Are Millions of Americans Being Poisoned by Their Own Dental Fillings?

By Jill Richardson   Thanks to Alternet
A controversial theory linking amalgam fillings and mercury poisoning is starting to gain scientific acceptance.

Kris Homme, a retired engineer, did not know what was happening to her. At age 33, she was diagnosed with macular degeneration — a disease that usually does not appear until old age. Not one to give up, she somehow managed to complete two graduate degrees with impaired vision. Then, in her 40s, she developed chronic fatigue and multiple chemical sensitivities.

“I was pretty much housebound for a couple years,” she recalls. “I just didn’t have the strength to leave the house by myself. I was able to keep my house fragrance-free but I had trouble being in a crowd, like on a bus or in an audience where you’re sitting next to people because so many people wear fragrances. Or walking on the streets, the car exhaust would be overpowering.”

A friend suggested her problem might be mercury exposure from her dental fillings, but she dismissed the idea. After all, her neurologist had already tested her blood for mercury and did not find anything to worry about.

Homme had a mouth full of amalgam fillings, each of which is 50 percent mercury. The mercury in them was long thought to be inert, but scientists later discovered that some of the mercury is released as vapor and absorbed into the body. Still, the Food and Drug Administration and the American Dental Association maintained they were perfectly safe.

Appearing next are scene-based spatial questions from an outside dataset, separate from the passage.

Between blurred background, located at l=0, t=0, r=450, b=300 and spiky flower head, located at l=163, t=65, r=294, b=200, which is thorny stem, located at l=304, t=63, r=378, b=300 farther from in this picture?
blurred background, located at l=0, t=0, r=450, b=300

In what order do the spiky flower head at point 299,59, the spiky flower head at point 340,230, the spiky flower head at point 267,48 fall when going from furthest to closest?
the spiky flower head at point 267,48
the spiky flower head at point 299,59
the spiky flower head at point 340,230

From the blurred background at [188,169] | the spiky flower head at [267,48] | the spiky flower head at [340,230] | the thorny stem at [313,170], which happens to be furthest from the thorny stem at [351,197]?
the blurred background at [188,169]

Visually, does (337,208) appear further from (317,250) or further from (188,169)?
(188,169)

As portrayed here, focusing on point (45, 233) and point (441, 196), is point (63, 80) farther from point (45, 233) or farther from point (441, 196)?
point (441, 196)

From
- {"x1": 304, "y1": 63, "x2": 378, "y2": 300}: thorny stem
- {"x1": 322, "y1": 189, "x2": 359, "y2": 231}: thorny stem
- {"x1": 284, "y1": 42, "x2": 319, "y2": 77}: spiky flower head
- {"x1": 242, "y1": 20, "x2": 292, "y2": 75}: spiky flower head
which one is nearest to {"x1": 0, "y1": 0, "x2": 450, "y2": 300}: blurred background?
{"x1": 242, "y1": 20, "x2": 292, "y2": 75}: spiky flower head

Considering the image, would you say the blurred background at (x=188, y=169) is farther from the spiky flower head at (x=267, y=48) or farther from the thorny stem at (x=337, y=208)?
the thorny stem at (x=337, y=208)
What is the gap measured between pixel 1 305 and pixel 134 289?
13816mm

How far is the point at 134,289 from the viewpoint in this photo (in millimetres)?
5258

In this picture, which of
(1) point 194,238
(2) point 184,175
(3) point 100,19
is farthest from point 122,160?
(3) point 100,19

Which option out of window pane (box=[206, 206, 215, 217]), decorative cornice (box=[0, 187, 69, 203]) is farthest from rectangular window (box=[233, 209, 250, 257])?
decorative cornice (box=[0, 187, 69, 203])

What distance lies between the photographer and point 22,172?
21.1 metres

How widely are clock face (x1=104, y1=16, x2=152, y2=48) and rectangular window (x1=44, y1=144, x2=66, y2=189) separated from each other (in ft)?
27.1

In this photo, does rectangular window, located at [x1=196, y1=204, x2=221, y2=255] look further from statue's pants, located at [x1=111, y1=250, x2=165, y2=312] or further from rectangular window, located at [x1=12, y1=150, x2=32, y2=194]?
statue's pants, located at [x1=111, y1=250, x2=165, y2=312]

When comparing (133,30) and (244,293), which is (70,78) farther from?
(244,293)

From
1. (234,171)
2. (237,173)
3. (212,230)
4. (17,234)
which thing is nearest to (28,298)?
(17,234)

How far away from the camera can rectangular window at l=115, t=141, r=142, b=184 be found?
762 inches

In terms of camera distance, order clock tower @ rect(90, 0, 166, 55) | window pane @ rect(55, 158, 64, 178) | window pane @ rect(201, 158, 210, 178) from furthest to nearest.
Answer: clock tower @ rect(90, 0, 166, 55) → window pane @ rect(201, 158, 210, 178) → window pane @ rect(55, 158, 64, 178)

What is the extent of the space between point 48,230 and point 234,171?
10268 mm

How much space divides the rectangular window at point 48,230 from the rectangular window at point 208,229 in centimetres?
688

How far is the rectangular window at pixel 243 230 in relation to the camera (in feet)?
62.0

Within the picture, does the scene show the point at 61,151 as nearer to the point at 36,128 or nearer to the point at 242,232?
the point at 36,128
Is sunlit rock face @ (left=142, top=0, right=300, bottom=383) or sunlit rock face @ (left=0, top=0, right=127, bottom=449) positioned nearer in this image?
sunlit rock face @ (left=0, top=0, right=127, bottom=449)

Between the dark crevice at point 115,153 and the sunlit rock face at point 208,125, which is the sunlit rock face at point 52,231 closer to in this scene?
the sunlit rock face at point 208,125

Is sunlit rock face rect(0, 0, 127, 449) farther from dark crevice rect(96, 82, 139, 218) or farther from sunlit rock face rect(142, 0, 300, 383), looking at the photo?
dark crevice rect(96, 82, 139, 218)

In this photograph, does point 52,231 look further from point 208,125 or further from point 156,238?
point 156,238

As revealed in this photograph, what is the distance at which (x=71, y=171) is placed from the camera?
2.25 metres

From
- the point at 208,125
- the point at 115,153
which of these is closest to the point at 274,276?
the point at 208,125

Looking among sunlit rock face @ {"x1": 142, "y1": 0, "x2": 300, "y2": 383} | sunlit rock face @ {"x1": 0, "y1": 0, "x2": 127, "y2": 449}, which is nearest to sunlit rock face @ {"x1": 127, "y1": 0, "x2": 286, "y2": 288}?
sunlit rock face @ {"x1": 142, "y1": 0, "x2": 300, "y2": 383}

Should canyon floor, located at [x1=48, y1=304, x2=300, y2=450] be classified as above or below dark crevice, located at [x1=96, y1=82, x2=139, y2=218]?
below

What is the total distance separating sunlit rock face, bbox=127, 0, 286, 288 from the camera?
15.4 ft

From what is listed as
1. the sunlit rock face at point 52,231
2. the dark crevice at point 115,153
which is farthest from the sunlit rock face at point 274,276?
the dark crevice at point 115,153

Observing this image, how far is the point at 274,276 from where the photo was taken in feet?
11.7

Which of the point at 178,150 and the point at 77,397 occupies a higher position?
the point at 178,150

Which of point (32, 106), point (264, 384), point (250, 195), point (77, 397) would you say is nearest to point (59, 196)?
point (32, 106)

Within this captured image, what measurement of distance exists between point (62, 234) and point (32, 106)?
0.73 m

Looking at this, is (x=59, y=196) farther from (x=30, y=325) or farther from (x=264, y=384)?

As an engineer, Homme cannot be easily fooled. Even when telling her own story, she repeatedly questions why anyone would want to hear one story when it cannot constitute proof of anything. Knowledge and facts come from carefully controlled, randomized, statistically significant scientific studies, not anecdotes and stories.

The theory that amalgam fillings caused mercury poisoning “all sounded so flaky,” she remembers. “The anti-mercury movement has a lot of unfortunate bedfellows so I dismissed the argument.”

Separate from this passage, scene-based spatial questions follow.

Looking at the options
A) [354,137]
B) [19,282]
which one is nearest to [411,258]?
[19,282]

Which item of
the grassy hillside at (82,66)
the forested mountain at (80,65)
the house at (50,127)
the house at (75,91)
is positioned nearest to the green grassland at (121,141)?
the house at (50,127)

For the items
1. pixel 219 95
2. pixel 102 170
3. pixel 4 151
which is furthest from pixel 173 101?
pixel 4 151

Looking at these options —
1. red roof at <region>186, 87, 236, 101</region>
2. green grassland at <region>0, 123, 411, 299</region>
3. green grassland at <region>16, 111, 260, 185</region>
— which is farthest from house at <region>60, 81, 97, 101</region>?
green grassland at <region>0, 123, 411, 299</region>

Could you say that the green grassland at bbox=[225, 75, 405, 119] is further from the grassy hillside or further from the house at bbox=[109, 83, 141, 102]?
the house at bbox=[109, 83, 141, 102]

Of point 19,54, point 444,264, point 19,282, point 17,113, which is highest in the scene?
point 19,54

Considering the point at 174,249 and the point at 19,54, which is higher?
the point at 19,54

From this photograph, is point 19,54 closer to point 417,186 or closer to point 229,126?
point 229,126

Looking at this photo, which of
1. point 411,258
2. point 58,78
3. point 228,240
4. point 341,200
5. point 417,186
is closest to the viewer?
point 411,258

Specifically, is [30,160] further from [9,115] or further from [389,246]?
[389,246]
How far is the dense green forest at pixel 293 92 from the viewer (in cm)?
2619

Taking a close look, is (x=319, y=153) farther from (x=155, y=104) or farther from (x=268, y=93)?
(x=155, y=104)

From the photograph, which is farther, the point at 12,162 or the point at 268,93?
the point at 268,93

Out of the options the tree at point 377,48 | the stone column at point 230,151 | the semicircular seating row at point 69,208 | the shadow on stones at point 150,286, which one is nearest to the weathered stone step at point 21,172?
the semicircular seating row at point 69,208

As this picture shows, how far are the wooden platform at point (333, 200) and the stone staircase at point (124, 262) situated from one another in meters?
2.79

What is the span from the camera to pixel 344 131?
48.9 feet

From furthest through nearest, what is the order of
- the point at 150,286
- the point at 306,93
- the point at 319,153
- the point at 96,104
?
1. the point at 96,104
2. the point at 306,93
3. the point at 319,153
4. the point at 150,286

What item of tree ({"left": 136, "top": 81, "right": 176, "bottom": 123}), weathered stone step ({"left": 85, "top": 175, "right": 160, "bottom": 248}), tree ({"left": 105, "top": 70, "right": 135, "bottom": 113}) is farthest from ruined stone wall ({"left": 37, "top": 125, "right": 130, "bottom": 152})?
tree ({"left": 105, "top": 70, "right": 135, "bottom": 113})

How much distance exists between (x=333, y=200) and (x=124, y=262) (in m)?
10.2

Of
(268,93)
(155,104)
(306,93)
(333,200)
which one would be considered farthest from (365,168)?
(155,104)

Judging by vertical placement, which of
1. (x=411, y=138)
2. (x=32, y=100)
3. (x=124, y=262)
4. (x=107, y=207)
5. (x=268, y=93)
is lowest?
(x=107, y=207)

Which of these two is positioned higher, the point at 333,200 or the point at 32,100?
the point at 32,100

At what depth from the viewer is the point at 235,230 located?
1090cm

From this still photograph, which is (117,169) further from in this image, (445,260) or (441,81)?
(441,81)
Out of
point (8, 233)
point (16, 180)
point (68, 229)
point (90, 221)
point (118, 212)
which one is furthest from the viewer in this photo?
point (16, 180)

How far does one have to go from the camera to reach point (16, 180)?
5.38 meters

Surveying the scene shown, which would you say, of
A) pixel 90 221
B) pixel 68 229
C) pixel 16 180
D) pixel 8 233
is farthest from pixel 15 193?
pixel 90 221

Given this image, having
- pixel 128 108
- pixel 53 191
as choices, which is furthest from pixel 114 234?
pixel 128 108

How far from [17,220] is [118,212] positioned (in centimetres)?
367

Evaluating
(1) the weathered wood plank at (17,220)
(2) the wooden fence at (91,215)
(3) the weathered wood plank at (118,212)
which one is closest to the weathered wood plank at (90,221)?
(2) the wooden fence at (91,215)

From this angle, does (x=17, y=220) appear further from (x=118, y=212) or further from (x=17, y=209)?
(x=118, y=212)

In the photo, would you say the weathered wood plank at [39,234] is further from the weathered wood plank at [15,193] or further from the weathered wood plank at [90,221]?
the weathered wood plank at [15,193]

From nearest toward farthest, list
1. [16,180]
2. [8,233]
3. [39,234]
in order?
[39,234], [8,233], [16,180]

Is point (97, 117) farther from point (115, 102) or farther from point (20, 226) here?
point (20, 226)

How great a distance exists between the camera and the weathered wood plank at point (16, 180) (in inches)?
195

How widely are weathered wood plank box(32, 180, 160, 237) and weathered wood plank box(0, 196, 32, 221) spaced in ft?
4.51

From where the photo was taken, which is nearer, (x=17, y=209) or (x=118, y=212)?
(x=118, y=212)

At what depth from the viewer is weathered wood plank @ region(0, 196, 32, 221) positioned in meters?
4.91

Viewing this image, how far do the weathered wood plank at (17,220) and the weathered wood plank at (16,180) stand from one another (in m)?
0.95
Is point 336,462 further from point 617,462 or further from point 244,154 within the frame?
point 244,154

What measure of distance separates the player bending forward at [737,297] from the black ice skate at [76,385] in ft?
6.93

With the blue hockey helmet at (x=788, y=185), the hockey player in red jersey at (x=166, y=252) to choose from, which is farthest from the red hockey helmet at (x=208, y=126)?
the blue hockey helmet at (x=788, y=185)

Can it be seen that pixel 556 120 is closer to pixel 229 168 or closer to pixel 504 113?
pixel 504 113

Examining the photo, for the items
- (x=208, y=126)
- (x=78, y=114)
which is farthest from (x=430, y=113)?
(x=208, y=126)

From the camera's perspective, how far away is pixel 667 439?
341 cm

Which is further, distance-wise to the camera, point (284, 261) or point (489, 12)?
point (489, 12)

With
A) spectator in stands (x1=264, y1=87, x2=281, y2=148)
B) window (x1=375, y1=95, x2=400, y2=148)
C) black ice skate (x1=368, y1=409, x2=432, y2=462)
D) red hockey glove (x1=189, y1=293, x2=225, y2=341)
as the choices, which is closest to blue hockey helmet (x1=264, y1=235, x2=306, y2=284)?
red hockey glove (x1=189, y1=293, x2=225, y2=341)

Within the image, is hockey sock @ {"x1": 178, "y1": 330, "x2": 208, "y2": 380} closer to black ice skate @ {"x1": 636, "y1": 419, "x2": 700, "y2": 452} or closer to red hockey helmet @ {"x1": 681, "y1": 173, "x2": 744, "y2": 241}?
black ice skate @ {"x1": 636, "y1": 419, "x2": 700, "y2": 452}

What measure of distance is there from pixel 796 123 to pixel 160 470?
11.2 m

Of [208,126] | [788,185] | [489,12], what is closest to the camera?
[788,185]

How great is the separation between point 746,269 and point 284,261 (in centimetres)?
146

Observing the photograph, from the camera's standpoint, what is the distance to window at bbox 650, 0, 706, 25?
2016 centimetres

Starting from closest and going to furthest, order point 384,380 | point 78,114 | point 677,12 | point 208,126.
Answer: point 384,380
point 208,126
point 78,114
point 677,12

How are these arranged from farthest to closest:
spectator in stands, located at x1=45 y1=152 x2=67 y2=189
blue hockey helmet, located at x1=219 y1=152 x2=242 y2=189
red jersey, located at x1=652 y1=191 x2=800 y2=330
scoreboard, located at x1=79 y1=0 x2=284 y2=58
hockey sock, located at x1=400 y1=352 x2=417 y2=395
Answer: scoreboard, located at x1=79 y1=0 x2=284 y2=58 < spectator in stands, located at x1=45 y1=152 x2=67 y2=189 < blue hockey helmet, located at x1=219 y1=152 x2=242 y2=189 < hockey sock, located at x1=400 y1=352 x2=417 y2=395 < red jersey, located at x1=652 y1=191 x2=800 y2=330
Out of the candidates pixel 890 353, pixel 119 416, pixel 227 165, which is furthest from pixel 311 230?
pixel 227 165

What’s more, she had a degree in Environmental Health Sciences from UC Berkeley. “I just thought that if that was an issue it would have been covered in my prestigious degree program.”

Finally, her friend gave her a book to read, Amalgam Illness, Diagnosis, and Treatment by Andrew Hall Cutler. “I stayed up late, reading and crying. All my symptoms fit and all the theory fit, the theory about how it’s not going to show up in a blood test because you’re retaining it, you’re not excreting it. My whole world turned upside down when I realized my doctors and dentists were so wrong and my degree program was so inadequate and it was like, if I can’t believe any of that, what is true? Who can I believe?”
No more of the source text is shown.